[Records from a spatial question set]

##########

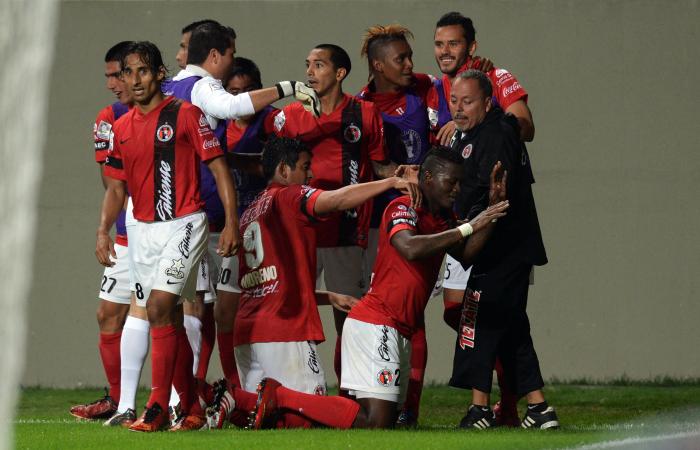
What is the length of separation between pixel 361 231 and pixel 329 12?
319 cm

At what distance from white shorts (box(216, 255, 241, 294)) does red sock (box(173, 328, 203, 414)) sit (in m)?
0.79

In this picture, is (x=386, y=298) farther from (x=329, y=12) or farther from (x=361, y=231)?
(x=329, y=12)

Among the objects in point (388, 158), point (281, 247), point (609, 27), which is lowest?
point (281, 247)

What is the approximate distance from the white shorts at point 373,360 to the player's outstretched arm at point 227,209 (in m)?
0.69

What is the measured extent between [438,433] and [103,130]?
319 cm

##########

Your task is to return the entries above exactly, with no pictures.

§ **Worked solution**
What is the length of separation between pixel 361 231 and pixel 329 12?
319 cm

At what distance from white shorts (box(216, 255, 241, 294)) does red sock (box(173, 328, 203, 414)) sit (in m)?
0.79

In this picture, is (x=386, y=298) farther from (x=329, y=12) or farther from (x=361, y=231)?
(x=329, y=12)

Among the objects in point (388, 158), point (281, 247), point (609, 27), which is lowest?
point (281, 247)

What is the approximate distance from the white shorts at point 373,360 to the player's outstretched arm at point 227,209 (in m)?
0.69

What is the measured extent between [438,433] and [103,130]?
319 cm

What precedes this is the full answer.